# [GIVEN PROBLEM]
How many lines in the listing below contain the string "monkey", counting only matches with the same capitalization? Reply with the number alone.

# [DATASET]
»»

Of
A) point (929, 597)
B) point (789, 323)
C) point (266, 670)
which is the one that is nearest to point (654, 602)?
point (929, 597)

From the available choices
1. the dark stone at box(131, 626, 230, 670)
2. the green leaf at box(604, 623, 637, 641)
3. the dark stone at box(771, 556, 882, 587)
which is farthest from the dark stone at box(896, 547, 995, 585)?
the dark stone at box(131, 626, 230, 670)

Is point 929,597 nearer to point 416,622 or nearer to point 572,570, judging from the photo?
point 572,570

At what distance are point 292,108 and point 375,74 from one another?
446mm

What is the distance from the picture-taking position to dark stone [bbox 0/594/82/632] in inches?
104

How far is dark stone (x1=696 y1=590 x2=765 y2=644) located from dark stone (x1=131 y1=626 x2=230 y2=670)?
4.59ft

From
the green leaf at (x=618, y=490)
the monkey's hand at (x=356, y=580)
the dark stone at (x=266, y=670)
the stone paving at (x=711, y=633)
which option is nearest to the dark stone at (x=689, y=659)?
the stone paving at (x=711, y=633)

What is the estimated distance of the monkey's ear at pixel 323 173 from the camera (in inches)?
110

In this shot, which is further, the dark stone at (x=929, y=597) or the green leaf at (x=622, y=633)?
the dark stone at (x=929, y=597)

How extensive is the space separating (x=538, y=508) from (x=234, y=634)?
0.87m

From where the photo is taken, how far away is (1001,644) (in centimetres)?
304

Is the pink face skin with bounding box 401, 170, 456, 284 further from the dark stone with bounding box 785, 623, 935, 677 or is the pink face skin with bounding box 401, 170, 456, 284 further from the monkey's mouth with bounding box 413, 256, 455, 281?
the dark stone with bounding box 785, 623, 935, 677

««
»»

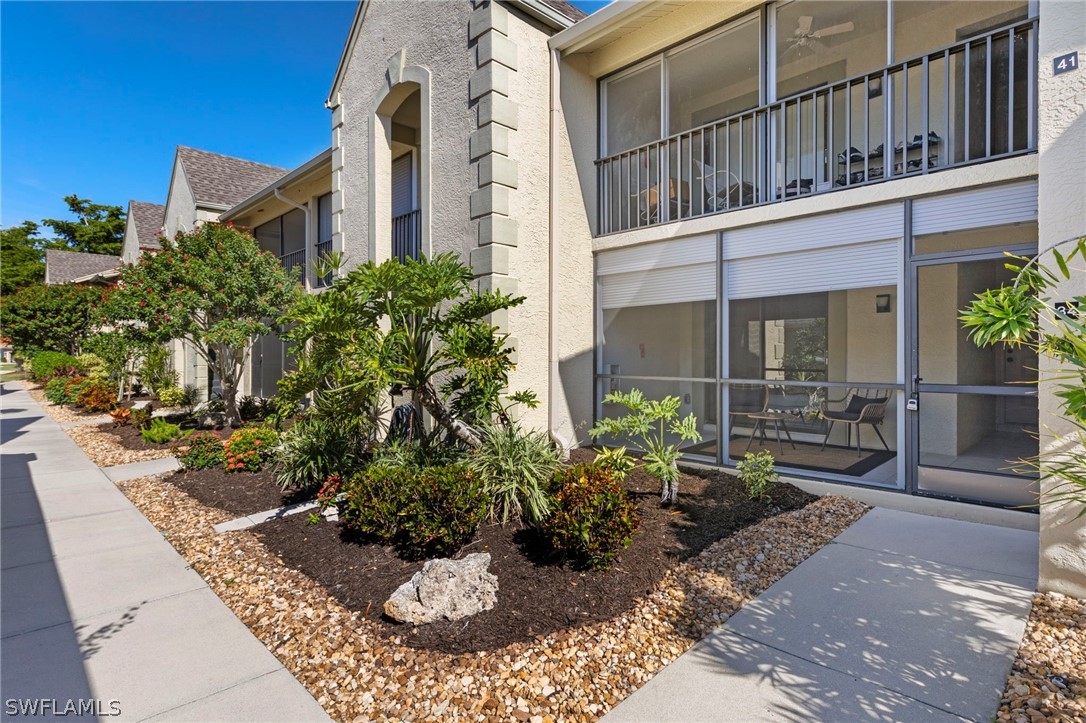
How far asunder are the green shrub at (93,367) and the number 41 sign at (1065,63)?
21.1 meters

««
»»

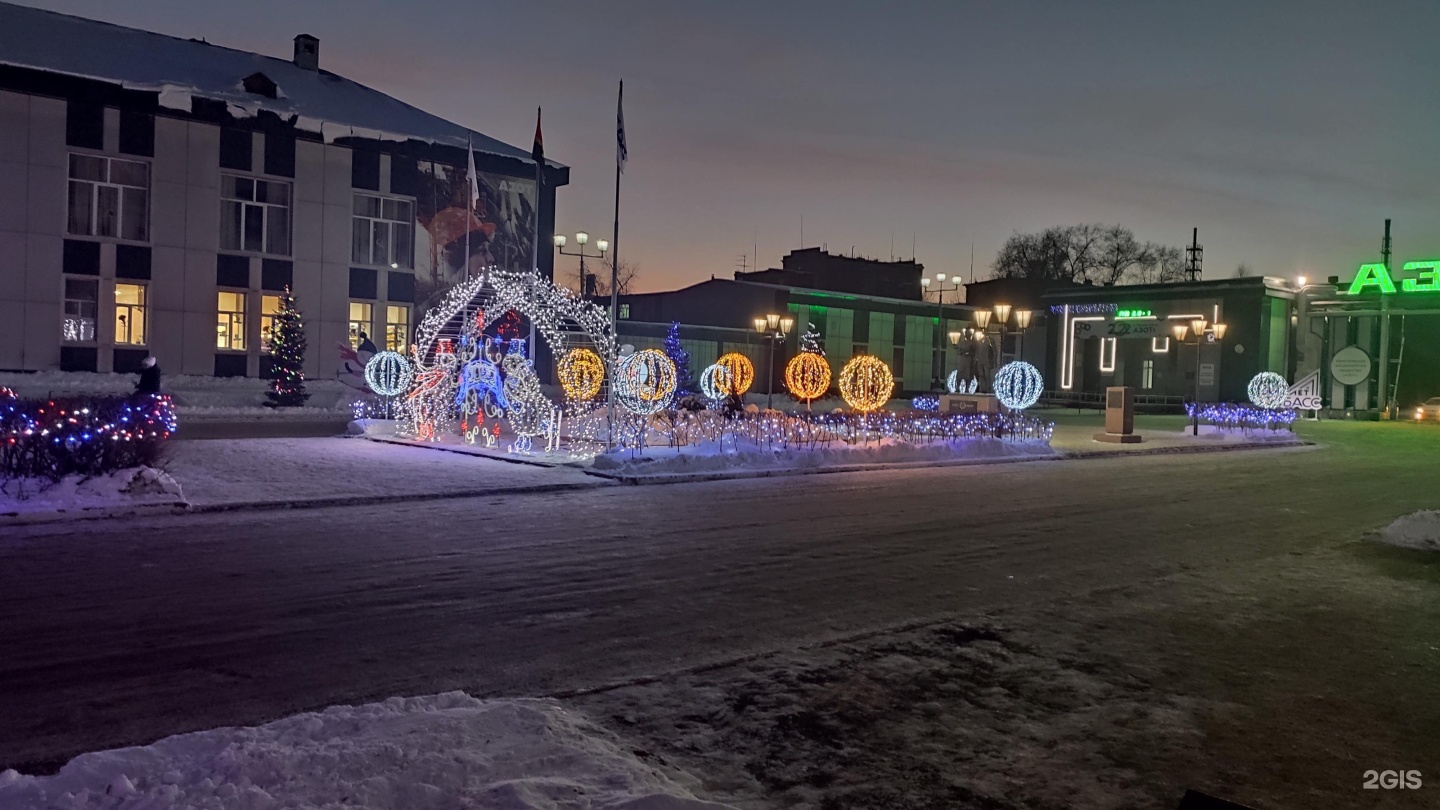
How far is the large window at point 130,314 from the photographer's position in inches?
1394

««

# [WRITTEN SOLUTION]
3